Sometimes, though, when we come to the Scriptures, what is not written in a passage is sometimes just as important as what is written. And what is absolutely frightening in this passage, but only implied by the writer, is that after 40 difficult, but glorious years in the wilderness, with the daily presence and activity of a loving and providing God in their midst, the people of God seemed to have learned nothing about the nature of God. In spite of an abundance of daily provision and care, in spite of repetitive lessons about God’s abiding presence among them, nothing seems to be sinking into their hearts and minds! And apparently, nothing ever has!
Just take a look at the confusion in their minds between God and Moses! Moses is God’s representative, but he is certainly not their god, or anyone’s god. Moses is away from them, but with Moses gone, the people have also have become convinced that God has gone missing, too! Perhaps the two of them have run off together, never to be seen again! And now they want Aaron to make them a new god, or, more accurately, a new set of gods. Have they suddenly devolved into polytheists? Do they really believe that Moses the shepherd was also God the creator? What are these people thinking? What evil confusion has addled their minds?

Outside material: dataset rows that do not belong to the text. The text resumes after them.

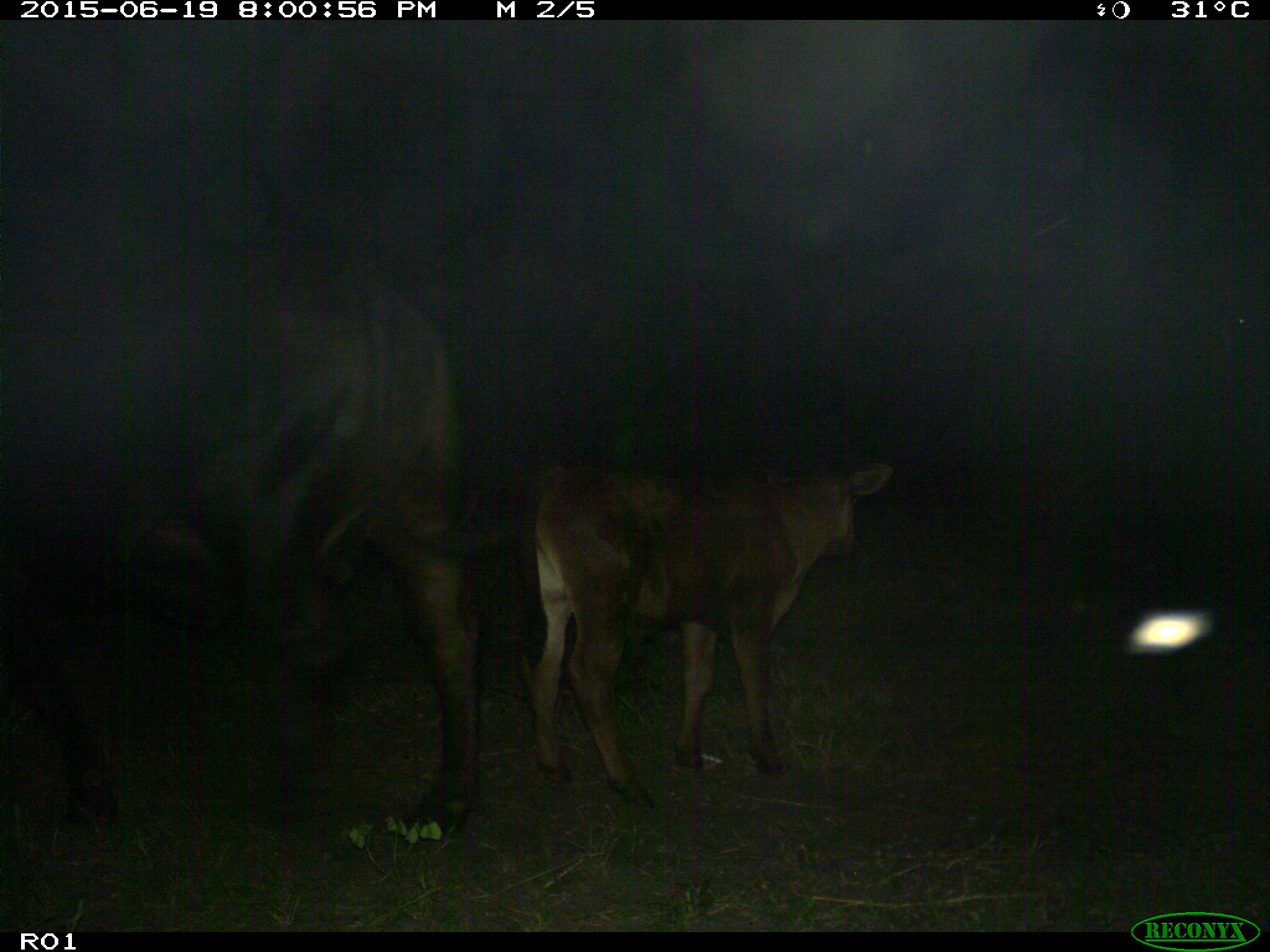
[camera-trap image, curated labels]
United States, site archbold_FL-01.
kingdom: Animalia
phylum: Chordata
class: Mammalia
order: Artiodactyla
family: Bovidae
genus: Bos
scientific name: Bos taurus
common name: domestic cow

In retrospect, Aaron could have done a better job of it. He could have corrected their misguided notions about God, and he could have called the people to repentance. He could have demanded that the people renew their relationship with God. He could have thundered at them that it was God, not Moses, who brought them up out of Egypt. But he did none of that. Instead, he took up a collection. He bowed to pressure. He caved in, and he submitted to the people’s demand. We could speculate all day about why Aaron capitulated to the people’s demands, but in my mind, it all boils down to fear. Aaron has become overcome with the same fear that has paralyzed the people.

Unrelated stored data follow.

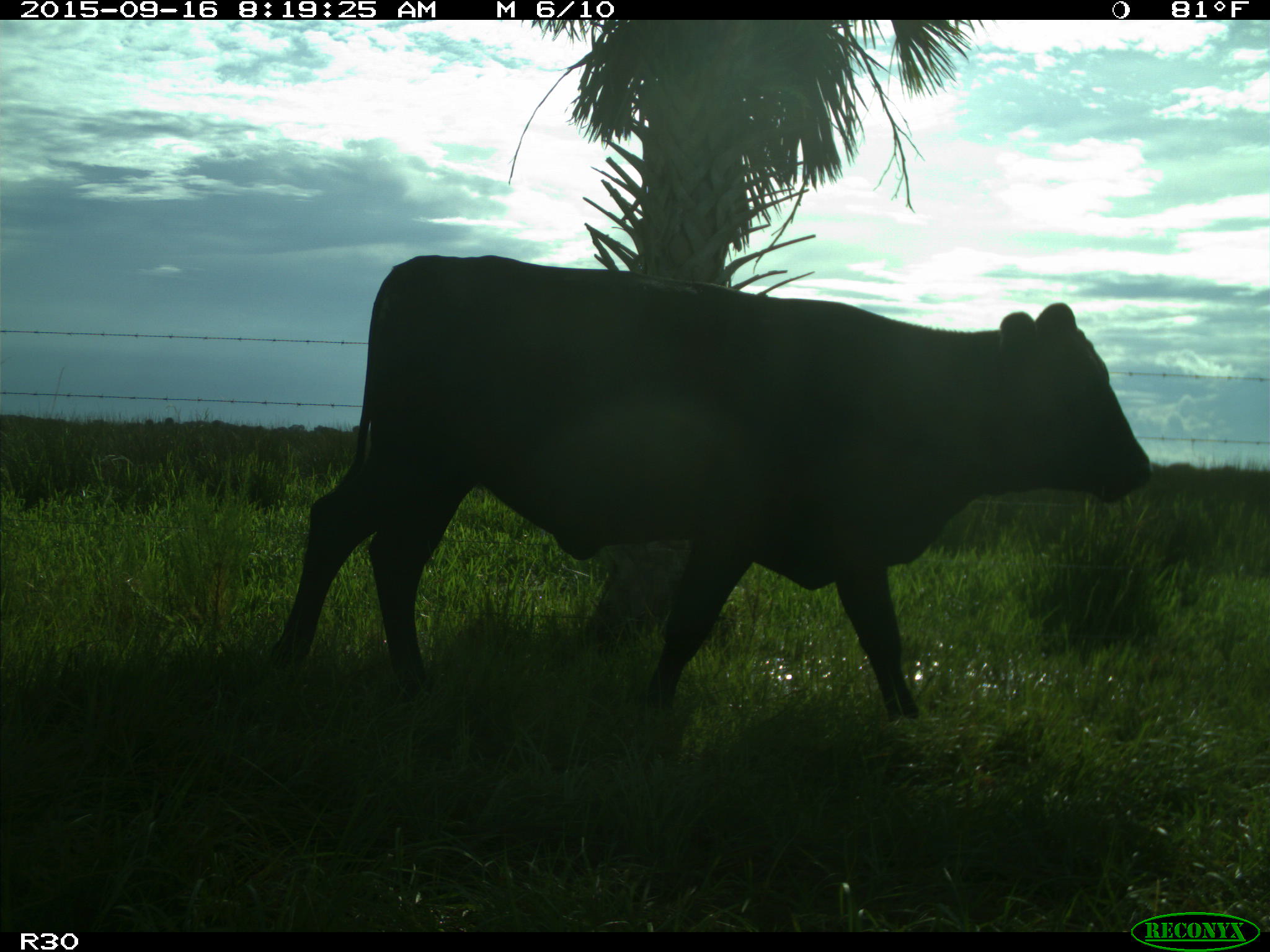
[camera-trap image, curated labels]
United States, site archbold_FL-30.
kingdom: Animalia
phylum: Chordata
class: Mammalia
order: Artiodactyla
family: Bovidae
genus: Bos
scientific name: Bos taurus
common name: domestic cow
Bos taurus (domestic cow).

When fear settles into us, it has the power to call into question, and maybe even to make void everything that we know and trust about God. I don’t know why or how this happens, I just know that it does. The Scriptures are replete with examples of this.
It is clear that Aaron’s failure to lead in Moses’ absence can be attributed to fear. Throughout the entire Exodus, Aaron had been designated and assigned by God to be a co-leader with Moses. In Moses’ absence, Aaron was indisputably the leader. But it is quite obvious from the text, that Aaron’s authority as the leader, has been supplanted. A new, mysterious leader has arisen among the people. This new leader, unnamed and even unmentioned, has somehow managed to arouse and to organize and to capitalize on the fears of the people. And this new leader is now acting in the role of the evil spokesperson, bringing the demands of the people to Aaron. And it is obvious that Aaron is afraid. He is afraid of the power of a people in rebellion, which can indeed be a formidable power. And Aaron is afraid of the one who has organized God’s people into this rebellious state. And so Aaron forgoes invoking the power of Almighty God, and he provides for the rebellious crowd, a new set of gods.
We have been in a bit of a wilderness ourselves. But God has not been absent. God has not gone missing. God is as present and as powerful now as he was in the wilderness of old. Do we know what tomorrow will bring? No, we do not, and truth be told, we never have known, we just thought that we did. But like the people of old, perhaps we have willed ourselves into believing that we can expect tomorrow to be as secure as today is. We have seen what God’s people did in the desert when their lives and livelihood became less predictable. We have seen that they allowed their own fears to steal away that which they knew to be true about God. And when that which they knew to be true about God was gone, they went off seeking other gods. This pattern of faithlessness has been repeated over and over, again and again in the history of God’s people both Hebrew and Christian. It ought not to be repeated among us.